• _EXERCISE MATERIALS_
+---+

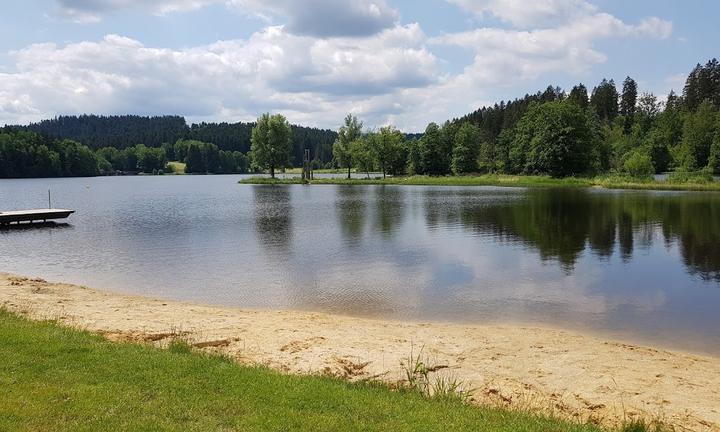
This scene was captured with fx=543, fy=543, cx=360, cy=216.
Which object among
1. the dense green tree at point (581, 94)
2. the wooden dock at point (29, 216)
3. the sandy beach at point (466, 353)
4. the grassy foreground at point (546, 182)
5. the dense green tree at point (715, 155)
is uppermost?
the dense green tree at point (581, 94)

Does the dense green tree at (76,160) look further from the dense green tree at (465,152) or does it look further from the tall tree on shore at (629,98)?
the tall tree on shore at (629,98)

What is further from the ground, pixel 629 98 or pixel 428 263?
pixel 629 98

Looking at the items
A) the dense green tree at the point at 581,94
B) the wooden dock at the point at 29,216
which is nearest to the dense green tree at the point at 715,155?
the dense green tree at the point at 581,94

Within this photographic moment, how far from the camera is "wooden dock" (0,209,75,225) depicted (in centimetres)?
4244

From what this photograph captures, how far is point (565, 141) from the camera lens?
324 ft

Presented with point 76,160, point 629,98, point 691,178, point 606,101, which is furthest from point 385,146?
point 76,160

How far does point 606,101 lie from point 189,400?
180 m

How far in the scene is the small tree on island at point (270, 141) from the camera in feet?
365

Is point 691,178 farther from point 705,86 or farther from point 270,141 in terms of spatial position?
point 705,86

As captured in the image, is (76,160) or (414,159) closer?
(414,159)

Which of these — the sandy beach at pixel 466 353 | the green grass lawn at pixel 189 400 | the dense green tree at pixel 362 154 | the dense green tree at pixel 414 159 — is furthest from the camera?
the dense green tree at pixel 414 159

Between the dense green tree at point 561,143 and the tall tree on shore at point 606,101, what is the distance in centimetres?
6946

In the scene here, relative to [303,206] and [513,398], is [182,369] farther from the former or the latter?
[303,206]

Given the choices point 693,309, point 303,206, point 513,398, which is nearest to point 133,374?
point 513,398
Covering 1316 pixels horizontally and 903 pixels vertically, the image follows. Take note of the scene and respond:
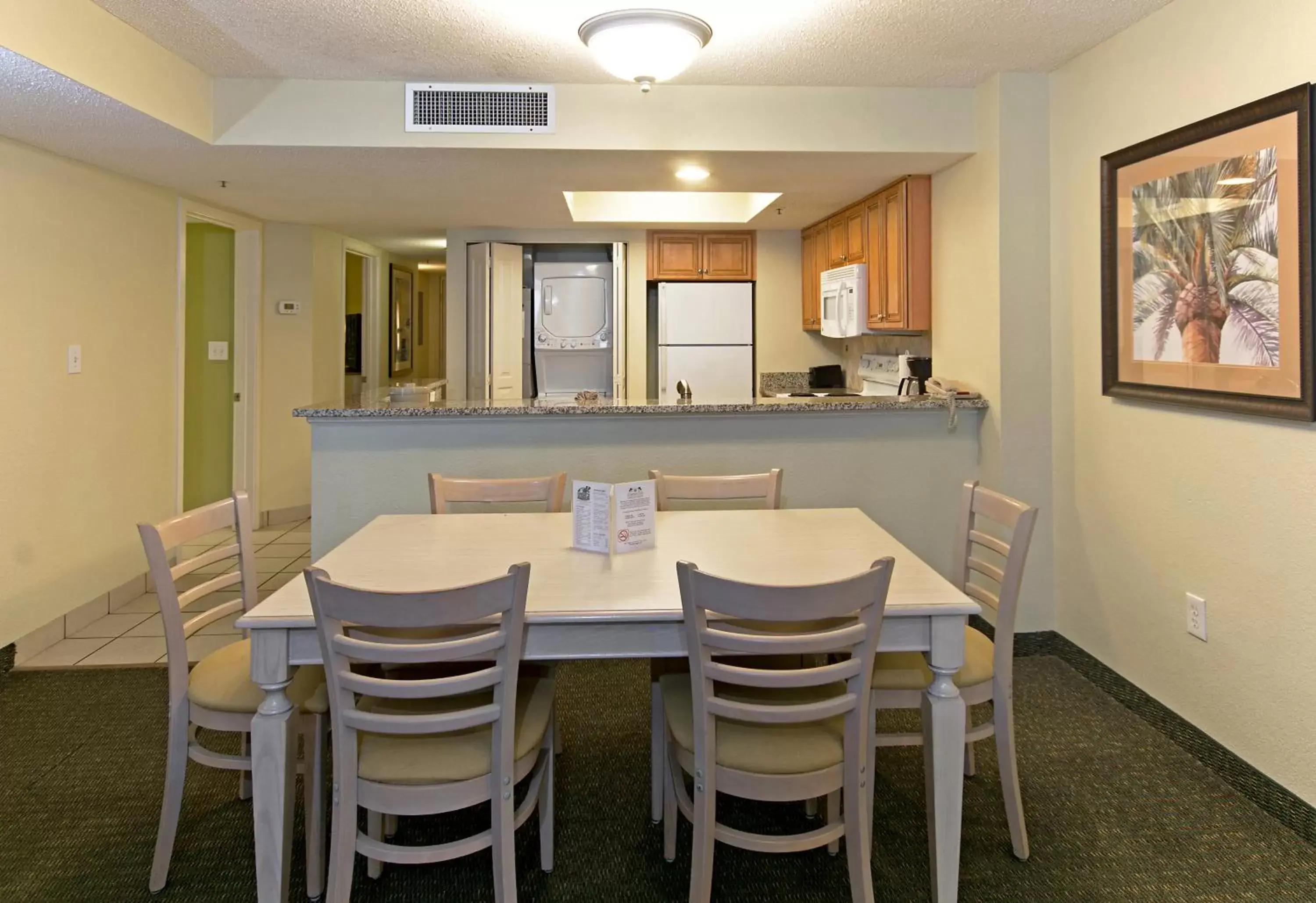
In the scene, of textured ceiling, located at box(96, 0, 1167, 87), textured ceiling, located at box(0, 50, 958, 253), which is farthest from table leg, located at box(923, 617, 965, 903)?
textured ceiling, located at box(0, 50, 958, 253)

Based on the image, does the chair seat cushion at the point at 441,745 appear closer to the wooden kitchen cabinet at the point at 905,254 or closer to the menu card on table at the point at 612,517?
the menu card on table at the point at 612,517

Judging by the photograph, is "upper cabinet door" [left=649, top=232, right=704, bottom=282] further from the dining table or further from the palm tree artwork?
the dining table

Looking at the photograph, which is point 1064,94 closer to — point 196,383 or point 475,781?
point 475,781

+---+

• _WRITTEN PROBLEM_
Print all of the entries word for word. Skip any images they contain.

• _WRITTEN ANSWER_
This scene was captured with fx=543, fy=543, cx=360, cy=216.
Which object among
1. the dense green tree at point (581, 94)
2. the wooden dock at point (29, 216)
3. the sandy beach at point (466, 353)
4. the grassy foreground at point (546, 182)
5. the dense green tree at point (715, 155)
is uppermost?
the dense green tree at point (581, 94)

Does the dense green tree at (76,160) look further from the dense green tree at (465,152) or does it look further from the tall tree on shore at (629,98)?
the tall tree on shore at (629,98)

What is further from the ground, pixel 629 98 or pixel 428 263?
pixel 629 98

Looking at the items
A) the dense green tree at the point at 581,94
B) the wooden dock at the point at 29,216
which is nearest to the dense green tree at the point at 715,155?
the dense green tree at the point at 581,94

Within this photographic moment, how far from the camera is "wooden dock" (0,209,75,225) depicted (in centimetres)?
4244

From what this photograph captures, how far is point (565, 141) from the camera lens?
324 ft

Presented with point 76,160, point 629,98, point 691,178, point 606,101, which is furthest from point 385,146?
point 76,160

How far does point 606,101 lie from point 189,400?
180 m

How far in the scene is the small tree on island at point (270, 141) from the camera in feet?
365

Is point 691,178 farther from point 705,86 or farther from point 270,141 in terms of spatial position?
point 705,86

As captured in the image, is (76,160) or (414,159) closer?
(414,159)

Which of these — the sandy beach at pixel 466 353 | the green grass lawn at pixel 189 400 | the dense green tree at pixel 362 154 | the dense green tree at pixel 414 159 — is furthest from the camera?
the dense green tree at pixel 414 159

Between the dense green tree at point 561,143 and the tall tree on shore at point 606,101, what is the distance in centimetres?
6946

In the scene here, relative to [303,206] and [513,398], is [182,369] farther from the former or the latter?
[303,206]

Given the choices point 693,309, point 303,206, point 513,398, which is nearest to point 133,374?
point 513,398
Covering 1316 pixels horizontally and 903 pixels vertically, the image follows. Take note of the scene and respond:
In the scene, of textured ceiling, located at box(96, 0, 1167, 87), textured ceiling, located at box(0, 50, 958, 253), which is farthest from table leg, located at box(923, 617, 965, 903)?
textured ceiling, located at box(0, 50, 958, 253)

Based on the image, does the chair seat cushion at the point at 441,745 appear closer to the wooden kitchen cabinet at the point at 905,254 or closer to the menu card on table at the point at 612,517?
the menu card on table at the point at 612,517

Judging by the photograph, is "upper cabinet door" [left=649, top=232, right=704, bottom=282] further from the dining table or further from the palm tree artwork?
the dining table

Looking at the photograph, which is point 1064,94 closer to — point 196,383 or point 475,781?
point 475,781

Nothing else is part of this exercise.